Headline: The World’s Largest Agricultural Meteorological Observation Network Is Now in Place
On the 6th, a reporter learned from the China Meteorological Administration that our country has built the world’s largest agricultural meteorological observation network. This network, constructed based on an “air-space-ground” integrated monitoring model, is becoming a “scientific and technological shield” for safeguarding national food security and a “digital engine” driving the development of smart agriculture.
According to the latest data from the China Meteorological Administration, the meteorological sector has currently built a modern agricultural meteorological observation system that includes 642 manual observation stations, 738 automatic observation stations, 15 characteristic service centers, and 91 experimental stations. The operational framework of “manual and automatic complement each other, and observation and experiments work in coordination” not only effectively fills weak links in core agricultural areas, but also expands its view to hundreds of kilometers of high altitude through a satellite remote sensing monitoring system.
In major grain-producing areas such as Henan, by integrating 48 phenological observation systems with Fengyun satellites and drone data, agricultural authorities can produce monitoring products with resolutions as high as 10 meters, ensuring that every jointing stage of winter wheat and every inch of soil moisture can be “seen, distinguished, and judged accurately.”
“The biggest feature of this observation network is that it combines ‘smart’ and ‘accurate.’” Wu Dongli, deputy director of the system division at the Meteorological Observation Center of the China Meteorological Administration, said. With support from cutting-edge technologies such as AI, laser, and hyperspectral technology, China has become the only country in the world that has a complete set of automatic observation data for crop development stages, with core data accuracy reaching above 90%.

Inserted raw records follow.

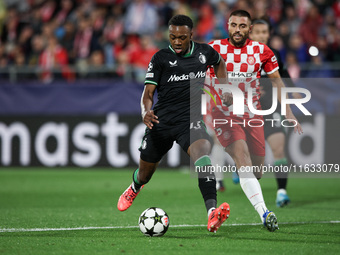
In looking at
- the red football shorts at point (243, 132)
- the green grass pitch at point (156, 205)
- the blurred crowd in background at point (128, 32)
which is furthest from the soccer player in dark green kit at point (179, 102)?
the blurred crowd in background at point (128, 32)

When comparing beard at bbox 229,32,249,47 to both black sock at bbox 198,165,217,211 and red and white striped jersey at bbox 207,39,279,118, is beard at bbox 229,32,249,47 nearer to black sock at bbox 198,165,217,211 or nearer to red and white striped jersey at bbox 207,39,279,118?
red and white striped jersey at bbox 207,39,279,118

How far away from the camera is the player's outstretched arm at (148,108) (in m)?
6.33

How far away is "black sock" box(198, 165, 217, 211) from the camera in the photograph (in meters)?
6.49

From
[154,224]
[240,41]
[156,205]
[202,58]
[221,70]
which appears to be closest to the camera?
[154,224]

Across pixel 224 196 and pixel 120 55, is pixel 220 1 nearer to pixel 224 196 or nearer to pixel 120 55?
pixel 120 55

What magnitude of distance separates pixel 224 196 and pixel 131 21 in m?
7.91

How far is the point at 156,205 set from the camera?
9.18 m

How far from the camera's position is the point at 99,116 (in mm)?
14508

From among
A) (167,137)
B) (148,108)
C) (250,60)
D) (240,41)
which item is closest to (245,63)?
(250,60)

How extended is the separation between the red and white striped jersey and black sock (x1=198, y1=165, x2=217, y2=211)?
1.08m

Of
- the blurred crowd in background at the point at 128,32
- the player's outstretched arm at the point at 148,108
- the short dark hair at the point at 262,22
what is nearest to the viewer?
the player's outstretched arm at the point at 148,108

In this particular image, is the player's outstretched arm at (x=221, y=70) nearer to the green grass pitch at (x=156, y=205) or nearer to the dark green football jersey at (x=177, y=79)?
the dark green football jersey at (x=177, y=79)

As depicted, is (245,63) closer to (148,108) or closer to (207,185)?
(148,108)

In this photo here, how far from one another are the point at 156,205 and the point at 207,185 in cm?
275
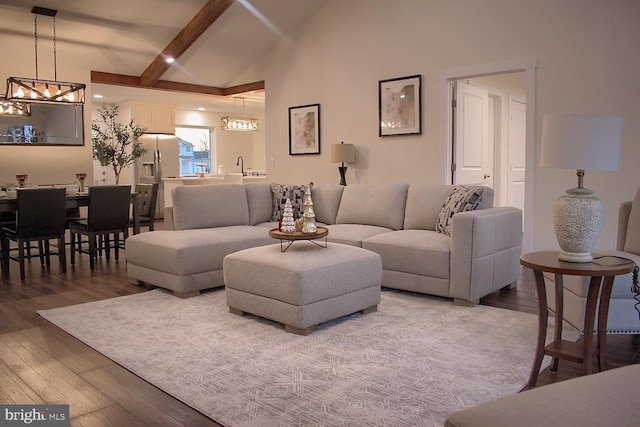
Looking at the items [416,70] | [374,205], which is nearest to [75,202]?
[374,205]

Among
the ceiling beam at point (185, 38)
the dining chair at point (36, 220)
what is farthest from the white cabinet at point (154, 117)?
the dining chair at point (36, 220)

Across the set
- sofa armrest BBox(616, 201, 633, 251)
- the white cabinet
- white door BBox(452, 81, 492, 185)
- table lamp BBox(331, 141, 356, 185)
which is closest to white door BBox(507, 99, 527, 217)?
white door BBox(452, 81, 492, 185)

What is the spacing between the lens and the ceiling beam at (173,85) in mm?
7634

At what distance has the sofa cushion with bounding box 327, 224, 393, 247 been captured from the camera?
14.8 ft

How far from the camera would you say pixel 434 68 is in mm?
6039

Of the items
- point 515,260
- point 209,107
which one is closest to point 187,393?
point 515,260

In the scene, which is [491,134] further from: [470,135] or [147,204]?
[147,204]

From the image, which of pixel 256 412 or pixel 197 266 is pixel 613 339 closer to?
pixel 256 412

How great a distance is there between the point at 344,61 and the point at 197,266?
395 centimetres

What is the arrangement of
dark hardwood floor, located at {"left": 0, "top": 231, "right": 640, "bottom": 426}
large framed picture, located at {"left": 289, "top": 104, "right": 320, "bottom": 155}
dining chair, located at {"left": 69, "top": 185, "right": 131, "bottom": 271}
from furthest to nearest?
large framed picture, located at {"left": 289, "top": 104, "right": 320, "bottom": 155}, dining chair, located at {"left": 69, "top": 185, "right": 131, "bottom": 271}, dark hardwood floor, located at {"left": 0, "top": 231, "right": 640, "bottom": 426}

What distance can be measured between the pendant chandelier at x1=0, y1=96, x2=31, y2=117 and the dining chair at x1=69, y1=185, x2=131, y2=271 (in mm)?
1985

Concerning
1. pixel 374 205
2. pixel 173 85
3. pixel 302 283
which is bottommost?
pixel 302 283

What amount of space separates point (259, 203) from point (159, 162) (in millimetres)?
5618

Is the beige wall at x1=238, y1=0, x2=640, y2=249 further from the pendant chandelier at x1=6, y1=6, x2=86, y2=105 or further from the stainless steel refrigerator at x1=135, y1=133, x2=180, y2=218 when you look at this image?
the stainless steel refrigerator at x1=135, y1=133, x2=180, y2=218
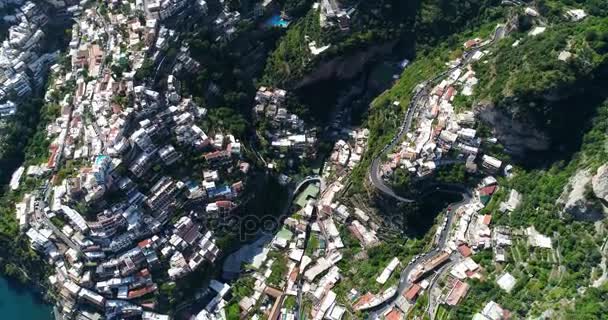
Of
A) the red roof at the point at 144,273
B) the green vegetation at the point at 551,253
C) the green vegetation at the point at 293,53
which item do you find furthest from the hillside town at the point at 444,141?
the red roof at the point at 144,273

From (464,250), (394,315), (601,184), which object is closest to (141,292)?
(394,315)

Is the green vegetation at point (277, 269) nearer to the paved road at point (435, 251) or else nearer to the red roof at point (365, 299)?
the red roof at point (365, 299)

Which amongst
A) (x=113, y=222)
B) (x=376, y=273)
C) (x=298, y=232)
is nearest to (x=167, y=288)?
(x=113, y=222)

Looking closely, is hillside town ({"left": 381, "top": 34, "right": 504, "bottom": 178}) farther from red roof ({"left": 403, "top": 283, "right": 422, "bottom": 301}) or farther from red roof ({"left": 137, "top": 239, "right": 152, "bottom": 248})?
red roof ({"left": 137, "top": 239, "right": 152, "bottom": 248})

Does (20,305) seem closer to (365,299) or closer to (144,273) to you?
(144,273)

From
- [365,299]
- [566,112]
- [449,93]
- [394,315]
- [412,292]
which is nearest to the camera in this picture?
[394,315]

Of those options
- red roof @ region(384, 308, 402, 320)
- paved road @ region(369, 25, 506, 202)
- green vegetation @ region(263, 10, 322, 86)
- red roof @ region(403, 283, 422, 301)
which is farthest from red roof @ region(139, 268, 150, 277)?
red roof @ region(403, 283, 422, 301)

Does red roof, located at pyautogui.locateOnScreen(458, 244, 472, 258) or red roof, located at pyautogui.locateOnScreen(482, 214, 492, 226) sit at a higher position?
red roof, located at pyautogui.locateOnScreen(482, 214, 492, 226)
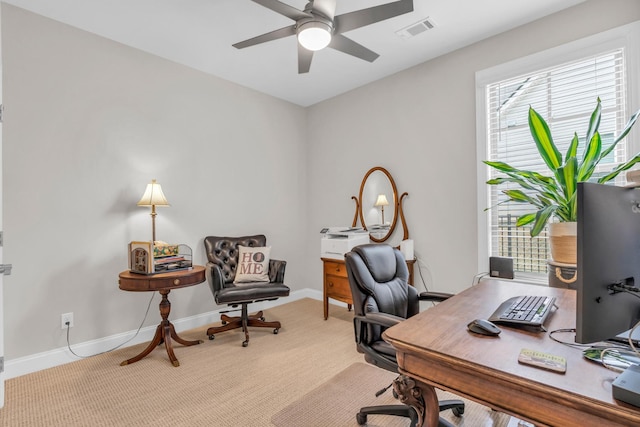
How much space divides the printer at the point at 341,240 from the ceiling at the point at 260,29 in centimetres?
181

This “smartness” is being transformed into productive capacity to combat natural disasters. In the prevention and control of crop pests and diseases, meteorological departments have innovated and developed a pest and bird monitoring and identification technology based on multi-band radar, which can finely identify and track the migration and flight paths of harmful pests, providing precise decision support for agriculture and rural affairs departments. In crop monitoring, by fusing hyperspectral and multimodal data, researchers can quantitatively monitor crop chlorophyll content and physiological-level changes, achieving a shift from “living by weather” to “understanding weather and farming accordingly.”
The effectiveness of this observation network has been vividly demonstrated in this year’s spring plowing production and improvements in crop yields per unit area.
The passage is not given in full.